C.L., Bethlehem, Pa.
Dear C.L.:
Consider investing $6,000 in each of the following six issues:
Bank Of America Corp. 7.25 percent Convertible Preferred (BAC+L) trades at $652 and has a par value of $1,000. This global powerhouse owns Merrill Lynch, Countrywide Financial, FleetBoston Financial, MBNA and LaSalle Bank. I believe BAC will make a good recovery in the coming four to seven years. So I’m recommending the above convertible preferred. It has a swell 11.1 percent current return, is eligible for the 15 percent dividend tax rate and is convertible into 20 shares of common stock at the owner’s discretion after January 2013. It’s rated A-plus, but I have no confidence in the veracity of Standard & Poor’s or Moody’s ratings.
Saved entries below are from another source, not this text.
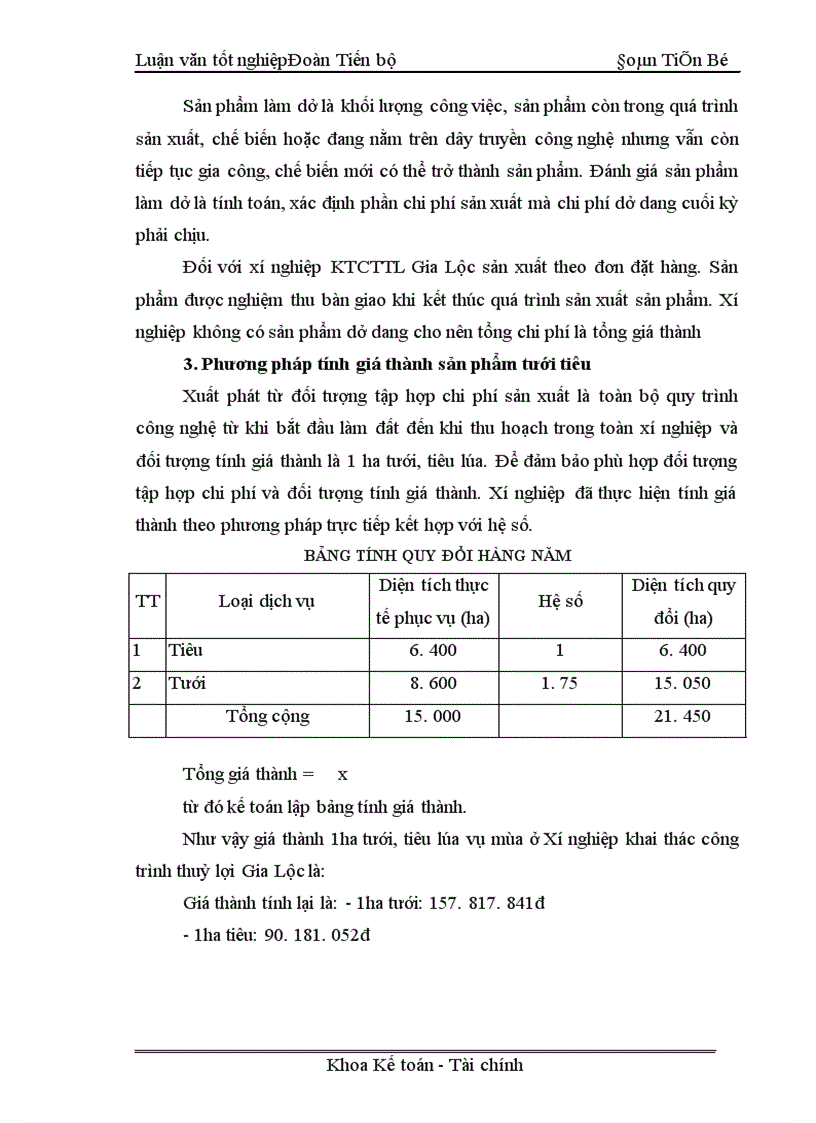 Luận văn tốt nghiệpĐoàn Tiến bộ §oµn TiÕn Bé

Sản phẩm làm dở là khối lượng công việc, sản phẩm còn trong quá trình sản xuất, chế biến hoặc đang nằm trên dây truyền công nghệ nhưng vẫn còn tiếp tục gia công, chế biến mới có thể trở thành sản phẩm. Đánh giá sản phẩm làm dở là tính toán, xác định phần chi phí sản xuất mà chi phí dở dang cuối kỳ phải chịu.

Đối với xí nghiệp KTCTTL Gia Lộc sản xuất theo đơn đặt hàng. Sản phẩm được nghiệm thu bàn giao khi kết thúc quá trình sản xuất sản phẩm. Xí nghiệp không có sản phẩm dở dang cho nên tổng chi phí là tổng giá thành

3. Phương pháp tính giá thành sản phẩm tưới tiêu

Xuất phát từ đối tượng tập hợp chi phí sản xuất là toàn bộ quy trình công nghệ từ khi bắt đầu làm đất đến khi thu hoạch trong toàn xí nghiệp và đối tượng tính giá thành là 1 ha tưới, tiêu lúa. Để đảm bảo phù hợp đối tượng tập hợp chi phí và đối tượng tính giá thành. Xí nghiệp đã thực hiện tính giá thành theo phương pháp trực tiếp kết hợp với hệ số.

BẢNG TÍNH QUY ĐỔI HÀNG NĂM

| TT | Loại dịch vụ | Diện tích thực tế phục vụ (ha) | Hệ số | Diện tích quy đổi (ha) |
|---|---|---|---|---|
| 1 | Tiêu | 6. 400 | 1 | 6. 400 |
| 2 | Tưới | 8. 600 | 1. 75 | 15. 050 |
| | Tổng cộng | 15. 000 | | 21. 450 |

Tổng giá thành = x

từ đó kế toán lập bảng tính giá thành.

Như vậy giá thành 1ha tưới, tiêu lúa vụ mùa ở Xí nghiệp khai thác công trình thuỷ lợi Gia Lộc là:

Giá thành tính lại là: - 1ha tưới: 157. 817. 841đ

- 1ha tiêu: 90. 181. 052đ

Khoa Kế toán - Tài chính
Citigroup Inc., another huge bank with more than 200 million customers in 100 countries, owns Smith Barney, CIT Financial, Primerica and a few other choice subsidiaries. Like BAC, Citigroup was clobbered by the mortgage mess, which created some excellent investment opportunities. Because I believe Citigroup will recover well in the coming four to seven years, I’m recommending the Citigroup 7.125 percent TruPs Preferred (C-V) trading at $14.57. This issue is callable anytime at $25, matures in July 2031, and the $1.78 dividend provides a 12.2 percent yield at the current price. The dividend doesn’t qualify for the 15 percent tax rate.
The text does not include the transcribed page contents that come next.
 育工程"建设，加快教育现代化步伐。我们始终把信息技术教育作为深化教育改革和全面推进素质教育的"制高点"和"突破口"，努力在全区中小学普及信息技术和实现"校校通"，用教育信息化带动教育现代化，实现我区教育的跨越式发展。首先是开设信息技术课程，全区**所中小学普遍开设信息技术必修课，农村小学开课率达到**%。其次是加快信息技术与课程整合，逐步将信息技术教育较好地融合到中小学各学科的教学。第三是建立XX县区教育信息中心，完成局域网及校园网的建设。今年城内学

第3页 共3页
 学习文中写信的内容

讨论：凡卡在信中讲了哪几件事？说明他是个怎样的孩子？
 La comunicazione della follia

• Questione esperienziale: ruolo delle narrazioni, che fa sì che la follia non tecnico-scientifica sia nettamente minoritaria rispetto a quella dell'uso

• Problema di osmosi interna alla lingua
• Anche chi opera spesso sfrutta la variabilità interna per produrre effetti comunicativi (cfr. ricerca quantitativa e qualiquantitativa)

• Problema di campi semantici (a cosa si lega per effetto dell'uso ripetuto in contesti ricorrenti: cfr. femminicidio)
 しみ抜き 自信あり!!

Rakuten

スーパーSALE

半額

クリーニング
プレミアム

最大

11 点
I also like Regions Financial Corp. 8.875 percent Trust Preferred Securities (RF-Z) trading at $20.11, callable in 2013 at $25 and rated AAA by Moody’s. The $2.22 divided, which is not eligible for the 15 percent tax rate, has an 11 percent current return. This Birmingham, Ala., bank has more than $80 billion in assets and is the 15th-largest bank in the nation. I think it will recover nicely in the coming four to seven years.
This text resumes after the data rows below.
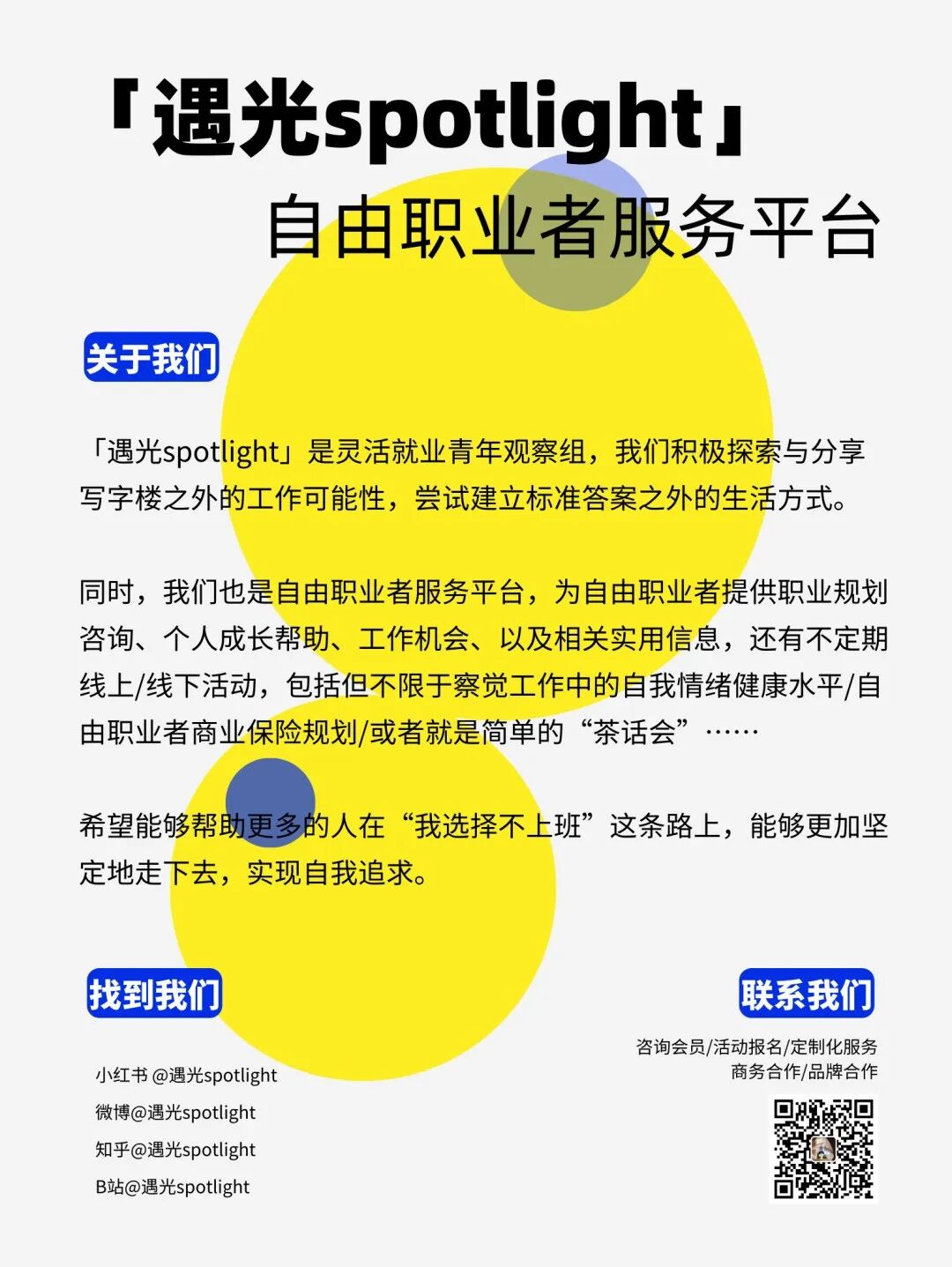 「遇光spotlight」
自由职业者服务平台

关于我们

「遇光spotlight」是灵活就业青年观察组，我们积极探索与分享写字楼之外的工作可能性，尝试建立标准答案之外的生活方式。

同时，我们也是自由职业者服务平台，为自由职业者提供职业规划咨询、个人成长帮助、工作机会、以及相关实用信息，还有不定期线上/线下活动，包括但不限于察觉工作中的自我情绪健康水平/自由职业者商业保险规划/或者就是简单的“茶话会”……

希望能够帮助更多的人在“我选择不上班”这条路上，能够更加坚定地走下去，实现自我追求。

找到我们

小红书 @遇光spotlight
微博@遇光spotlight
知乎@遇光spotlight
B站@遇光spotlight

联系我们

咨询会员/活动报名/定制化服务
商务合作/品牌合作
Now I’d like you to consider the following non-leveraged, tax-free, closed-end funds. I don’t think there’s any doubt that tax rates will move much higher in the coming years, and there’s talk the IRS might place a limit on the amount of tax-free income Americans can earn. The talk places that limit at $40,000. Those lucky folks who have more than that today will be grandfathered in, but new investors will have that limit imposed on them. Tax-free yields are about the highest I’ve seen in 25 years, and the following issues appeal to me.
Blackrock Municipal Income Trust Fund (BFK-$9.23) has a 6.86 cent monthly dividend that yields 8.9 percent, which is equivalent to an 12.3 percent taxable yield.
Van Kampen Municipal Trust Fund (VKQ-$9.34) provides a 7 cent monthly dividend that yields 9 percent, which is equivalent to an 12.5 percent taxable yield.
And finally, Morgan Stanley Municipal Income Trust (OIB-$6.08) with its 4.25 cent monthly dividend yields 8.4 percent, which is equivalent to an 11.7 percent taxable return.